WORK ITEM »
Can you set down, word for word, everything in the Nicktoons Movin' article from "- Cover art" down to "accessory to play."?

SELECTED PASSAGE »
- Cover art of North American version
- Developer: Mass Media
- Publisher: THQ
- Series: SpongeBob SquarePants
- Platform: PlayStation 2
- Release: NA: October 22, 2004; EU: November 26, 2004;
- Genres: Action, party
- Modes: Single-player, Multiplayer

= Nicktoons Movin' =

2004 video game

Nicktoons Movin' (known as SpongeBob SquarePants: Movin' with friends in PAL regions) is a party video game developed by Mass Media and published by THQ released in 2004. It features characters from the shows SpongeBob SquarePants, Danny Phantom, Rocket Power, The Fairly OddParents, and The Adventures of Jimmy Neutron, Boy Genius. The game requires the EyeToy accessory to play.

== Gameplay ==
Similarly to other EyeToy minigame compilations, like EyeToy: Play and Sega Superstars, the gameplay consists of the player moving their upper-body in front of the EyeToy camera to manipulate objects and characters within the thirteen minigames. Before playing a minigame to achieve a high-score, SpongeBob SquarePants and Patrick Star commentate over the menu screens, and video clips from the animated episodes that the minigames are based on are shown. The multiplayer mode allows two to eight players to compete for points between one and thirteen rounds of minigames. After each minigame, the winner gets to pick the next game and the option to spin a wheel for additional points. While motion controls are required to play the minigames, some menus offer the option to use a DualShock 2 controller for navigation.

== Reception ==
IGN gave the game an "Okay" score of 6.0. Official PlayStation Magazine gave the game a 3 out of 5.

SOURCE MATERIAL »

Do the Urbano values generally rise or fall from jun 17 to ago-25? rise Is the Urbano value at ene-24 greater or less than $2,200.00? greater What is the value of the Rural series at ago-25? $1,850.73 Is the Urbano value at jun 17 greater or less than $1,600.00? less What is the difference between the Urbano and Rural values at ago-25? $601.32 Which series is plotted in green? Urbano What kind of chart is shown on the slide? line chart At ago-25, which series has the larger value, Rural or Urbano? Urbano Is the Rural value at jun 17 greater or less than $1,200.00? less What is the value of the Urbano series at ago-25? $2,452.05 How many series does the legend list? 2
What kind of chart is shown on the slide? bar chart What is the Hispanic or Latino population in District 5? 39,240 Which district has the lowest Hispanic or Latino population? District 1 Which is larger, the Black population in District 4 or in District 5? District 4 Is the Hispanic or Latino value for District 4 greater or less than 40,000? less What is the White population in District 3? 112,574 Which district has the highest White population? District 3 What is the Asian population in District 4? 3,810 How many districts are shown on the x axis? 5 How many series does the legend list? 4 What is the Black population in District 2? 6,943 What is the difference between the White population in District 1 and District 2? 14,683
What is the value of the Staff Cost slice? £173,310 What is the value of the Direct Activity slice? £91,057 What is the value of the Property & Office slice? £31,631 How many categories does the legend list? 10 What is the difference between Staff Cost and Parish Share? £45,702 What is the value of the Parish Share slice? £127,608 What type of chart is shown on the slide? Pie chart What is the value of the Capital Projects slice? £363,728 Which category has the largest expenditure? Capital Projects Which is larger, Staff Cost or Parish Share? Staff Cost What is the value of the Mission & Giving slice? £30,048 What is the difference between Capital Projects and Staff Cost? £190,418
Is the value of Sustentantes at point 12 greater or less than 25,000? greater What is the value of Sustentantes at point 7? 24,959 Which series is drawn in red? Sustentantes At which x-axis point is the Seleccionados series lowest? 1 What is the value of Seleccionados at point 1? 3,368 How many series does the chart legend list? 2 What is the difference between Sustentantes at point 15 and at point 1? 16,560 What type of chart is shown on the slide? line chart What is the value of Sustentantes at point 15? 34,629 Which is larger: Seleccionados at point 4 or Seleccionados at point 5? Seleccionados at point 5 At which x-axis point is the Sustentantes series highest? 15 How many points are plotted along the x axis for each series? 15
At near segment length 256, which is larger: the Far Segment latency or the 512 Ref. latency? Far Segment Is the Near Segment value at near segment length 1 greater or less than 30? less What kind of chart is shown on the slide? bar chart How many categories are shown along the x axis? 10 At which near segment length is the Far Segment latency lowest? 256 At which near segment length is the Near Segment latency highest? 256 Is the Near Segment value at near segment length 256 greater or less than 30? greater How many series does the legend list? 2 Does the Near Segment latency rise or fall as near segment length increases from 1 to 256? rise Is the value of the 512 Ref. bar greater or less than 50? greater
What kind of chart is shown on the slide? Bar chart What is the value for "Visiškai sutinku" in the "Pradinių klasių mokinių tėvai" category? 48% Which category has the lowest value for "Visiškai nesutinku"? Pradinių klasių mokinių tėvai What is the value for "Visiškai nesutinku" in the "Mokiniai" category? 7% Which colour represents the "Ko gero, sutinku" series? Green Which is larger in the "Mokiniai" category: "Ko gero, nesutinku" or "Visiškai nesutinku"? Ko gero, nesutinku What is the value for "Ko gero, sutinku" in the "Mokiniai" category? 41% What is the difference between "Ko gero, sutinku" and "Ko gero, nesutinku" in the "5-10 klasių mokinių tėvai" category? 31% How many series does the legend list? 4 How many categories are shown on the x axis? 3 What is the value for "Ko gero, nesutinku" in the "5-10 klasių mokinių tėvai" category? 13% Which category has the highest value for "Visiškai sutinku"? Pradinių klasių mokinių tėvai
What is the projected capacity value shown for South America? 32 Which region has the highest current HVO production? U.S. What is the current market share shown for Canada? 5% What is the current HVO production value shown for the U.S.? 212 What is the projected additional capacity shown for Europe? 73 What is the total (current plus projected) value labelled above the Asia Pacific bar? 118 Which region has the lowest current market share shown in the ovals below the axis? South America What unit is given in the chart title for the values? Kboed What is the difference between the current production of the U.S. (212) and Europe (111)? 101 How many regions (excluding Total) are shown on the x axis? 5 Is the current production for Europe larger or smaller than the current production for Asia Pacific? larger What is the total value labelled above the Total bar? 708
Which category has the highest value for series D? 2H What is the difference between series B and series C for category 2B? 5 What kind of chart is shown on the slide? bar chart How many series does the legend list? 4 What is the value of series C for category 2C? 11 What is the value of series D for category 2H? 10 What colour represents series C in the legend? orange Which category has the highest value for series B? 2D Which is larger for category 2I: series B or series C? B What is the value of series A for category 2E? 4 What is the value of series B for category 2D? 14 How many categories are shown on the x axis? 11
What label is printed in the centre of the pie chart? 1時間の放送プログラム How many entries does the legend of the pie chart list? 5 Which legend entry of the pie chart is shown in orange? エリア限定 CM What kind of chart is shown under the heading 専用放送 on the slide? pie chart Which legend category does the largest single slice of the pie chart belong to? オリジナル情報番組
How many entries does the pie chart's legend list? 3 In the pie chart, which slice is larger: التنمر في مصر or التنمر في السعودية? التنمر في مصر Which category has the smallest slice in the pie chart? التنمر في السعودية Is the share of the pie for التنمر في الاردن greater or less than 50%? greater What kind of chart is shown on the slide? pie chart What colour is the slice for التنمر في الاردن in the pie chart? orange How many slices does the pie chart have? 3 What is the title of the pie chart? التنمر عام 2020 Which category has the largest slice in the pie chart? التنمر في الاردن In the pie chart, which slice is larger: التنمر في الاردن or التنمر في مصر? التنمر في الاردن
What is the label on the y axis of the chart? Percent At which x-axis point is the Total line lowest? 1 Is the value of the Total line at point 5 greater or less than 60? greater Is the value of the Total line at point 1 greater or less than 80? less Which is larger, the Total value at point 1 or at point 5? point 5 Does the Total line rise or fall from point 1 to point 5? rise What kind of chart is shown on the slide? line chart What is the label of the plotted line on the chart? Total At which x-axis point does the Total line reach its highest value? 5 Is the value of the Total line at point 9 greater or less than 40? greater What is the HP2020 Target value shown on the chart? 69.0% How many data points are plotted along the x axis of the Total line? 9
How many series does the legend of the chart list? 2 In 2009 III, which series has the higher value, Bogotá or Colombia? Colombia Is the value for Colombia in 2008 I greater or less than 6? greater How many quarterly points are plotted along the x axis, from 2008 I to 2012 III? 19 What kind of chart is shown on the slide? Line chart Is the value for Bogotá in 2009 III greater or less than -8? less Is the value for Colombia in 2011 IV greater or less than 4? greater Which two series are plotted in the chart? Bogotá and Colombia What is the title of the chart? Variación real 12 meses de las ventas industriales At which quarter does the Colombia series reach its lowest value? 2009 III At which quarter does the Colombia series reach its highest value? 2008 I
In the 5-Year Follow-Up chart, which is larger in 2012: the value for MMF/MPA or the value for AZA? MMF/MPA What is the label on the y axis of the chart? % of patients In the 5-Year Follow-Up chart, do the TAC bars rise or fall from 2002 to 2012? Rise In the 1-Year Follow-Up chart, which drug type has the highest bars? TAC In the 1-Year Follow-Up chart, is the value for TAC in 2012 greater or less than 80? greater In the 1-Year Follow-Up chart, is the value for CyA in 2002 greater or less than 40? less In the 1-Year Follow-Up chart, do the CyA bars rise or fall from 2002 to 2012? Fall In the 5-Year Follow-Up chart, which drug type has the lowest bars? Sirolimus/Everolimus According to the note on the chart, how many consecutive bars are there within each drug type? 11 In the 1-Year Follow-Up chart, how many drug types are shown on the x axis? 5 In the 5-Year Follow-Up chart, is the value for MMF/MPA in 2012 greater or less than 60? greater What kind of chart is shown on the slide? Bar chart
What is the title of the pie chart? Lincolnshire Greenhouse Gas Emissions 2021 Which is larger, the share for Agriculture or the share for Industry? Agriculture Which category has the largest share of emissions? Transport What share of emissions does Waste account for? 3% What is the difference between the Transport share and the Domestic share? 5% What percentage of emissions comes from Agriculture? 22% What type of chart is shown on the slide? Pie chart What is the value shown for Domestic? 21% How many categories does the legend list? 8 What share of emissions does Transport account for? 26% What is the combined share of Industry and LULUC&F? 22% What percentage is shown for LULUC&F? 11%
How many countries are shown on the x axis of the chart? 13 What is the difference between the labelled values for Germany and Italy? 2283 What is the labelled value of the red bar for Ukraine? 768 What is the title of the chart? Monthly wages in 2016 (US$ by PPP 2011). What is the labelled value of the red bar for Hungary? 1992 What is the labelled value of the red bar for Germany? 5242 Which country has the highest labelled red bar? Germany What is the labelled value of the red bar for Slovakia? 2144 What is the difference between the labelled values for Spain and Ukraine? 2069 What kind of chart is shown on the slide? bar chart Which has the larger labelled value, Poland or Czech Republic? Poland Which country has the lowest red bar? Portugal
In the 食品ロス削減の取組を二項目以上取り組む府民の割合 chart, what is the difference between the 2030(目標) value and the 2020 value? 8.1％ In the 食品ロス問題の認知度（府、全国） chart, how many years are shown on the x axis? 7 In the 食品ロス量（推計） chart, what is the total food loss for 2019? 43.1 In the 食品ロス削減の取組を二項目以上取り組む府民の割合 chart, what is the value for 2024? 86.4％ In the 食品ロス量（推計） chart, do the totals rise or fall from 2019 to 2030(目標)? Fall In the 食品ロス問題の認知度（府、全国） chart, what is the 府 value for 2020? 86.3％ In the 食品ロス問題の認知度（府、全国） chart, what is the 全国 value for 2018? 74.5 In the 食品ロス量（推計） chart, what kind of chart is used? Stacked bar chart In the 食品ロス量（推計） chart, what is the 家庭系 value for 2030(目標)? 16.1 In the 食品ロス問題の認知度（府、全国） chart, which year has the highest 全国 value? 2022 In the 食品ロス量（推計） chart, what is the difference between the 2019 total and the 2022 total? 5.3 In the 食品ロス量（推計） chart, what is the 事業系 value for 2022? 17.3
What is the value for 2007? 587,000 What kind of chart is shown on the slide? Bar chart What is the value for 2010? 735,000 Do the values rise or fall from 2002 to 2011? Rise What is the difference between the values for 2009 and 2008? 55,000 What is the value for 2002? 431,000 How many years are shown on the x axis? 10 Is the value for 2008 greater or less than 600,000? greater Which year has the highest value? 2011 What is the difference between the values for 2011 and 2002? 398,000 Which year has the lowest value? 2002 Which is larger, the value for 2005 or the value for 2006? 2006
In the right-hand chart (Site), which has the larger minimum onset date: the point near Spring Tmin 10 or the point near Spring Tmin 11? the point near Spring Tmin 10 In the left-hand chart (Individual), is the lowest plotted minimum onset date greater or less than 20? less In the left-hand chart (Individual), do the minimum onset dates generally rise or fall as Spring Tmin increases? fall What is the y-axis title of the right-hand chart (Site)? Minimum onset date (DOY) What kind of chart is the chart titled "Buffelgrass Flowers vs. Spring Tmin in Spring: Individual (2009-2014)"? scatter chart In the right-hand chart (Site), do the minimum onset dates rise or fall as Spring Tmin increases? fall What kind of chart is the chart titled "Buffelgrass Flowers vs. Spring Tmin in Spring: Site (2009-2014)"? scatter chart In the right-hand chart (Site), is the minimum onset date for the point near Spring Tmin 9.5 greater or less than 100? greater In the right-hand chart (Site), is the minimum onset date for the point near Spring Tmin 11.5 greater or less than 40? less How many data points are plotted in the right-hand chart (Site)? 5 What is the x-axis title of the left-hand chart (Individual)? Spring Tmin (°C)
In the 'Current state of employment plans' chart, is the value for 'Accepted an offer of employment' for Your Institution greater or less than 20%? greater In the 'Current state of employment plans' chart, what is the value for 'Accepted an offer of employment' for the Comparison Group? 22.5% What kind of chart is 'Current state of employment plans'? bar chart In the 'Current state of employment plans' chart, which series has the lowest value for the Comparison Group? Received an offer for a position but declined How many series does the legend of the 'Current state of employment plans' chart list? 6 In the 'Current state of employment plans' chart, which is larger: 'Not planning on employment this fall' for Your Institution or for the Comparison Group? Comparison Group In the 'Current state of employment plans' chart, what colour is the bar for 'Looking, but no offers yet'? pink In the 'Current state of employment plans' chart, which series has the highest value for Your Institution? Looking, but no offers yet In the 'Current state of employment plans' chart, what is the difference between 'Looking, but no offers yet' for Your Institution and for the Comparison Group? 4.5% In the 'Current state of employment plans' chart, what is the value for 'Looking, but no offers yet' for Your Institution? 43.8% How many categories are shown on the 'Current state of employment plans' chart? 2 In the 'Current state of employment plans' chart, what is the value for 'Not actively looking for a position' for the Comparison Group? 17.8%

RESPONSE »
- Cover art of North American version
- Developer: Mass Media
- Publisher: THQ
- Series: SpongeBob SquarePants
- Platform: PlayStation 2
- Release: NA: October 22, 2004; EU: November 26, 2004;
- Genres: Action, party
- Modes: Single-player, Multiplayer

= Nicktoons Movin' =

2004 video game

Nicktoons Movin' (known as SpongeBob SquarePants: Movin' with friends in PAL regions) is a party video game developed by Mass Media and published by THQ released in 2004. It features characters from the shows SpongeBob SquarePants, Danny Phantom, Rocket Power, The Fairly OddParents, and The Adventures of Jimmy Neutron, Boy Genius. The game requires the EyeToy accessory to play.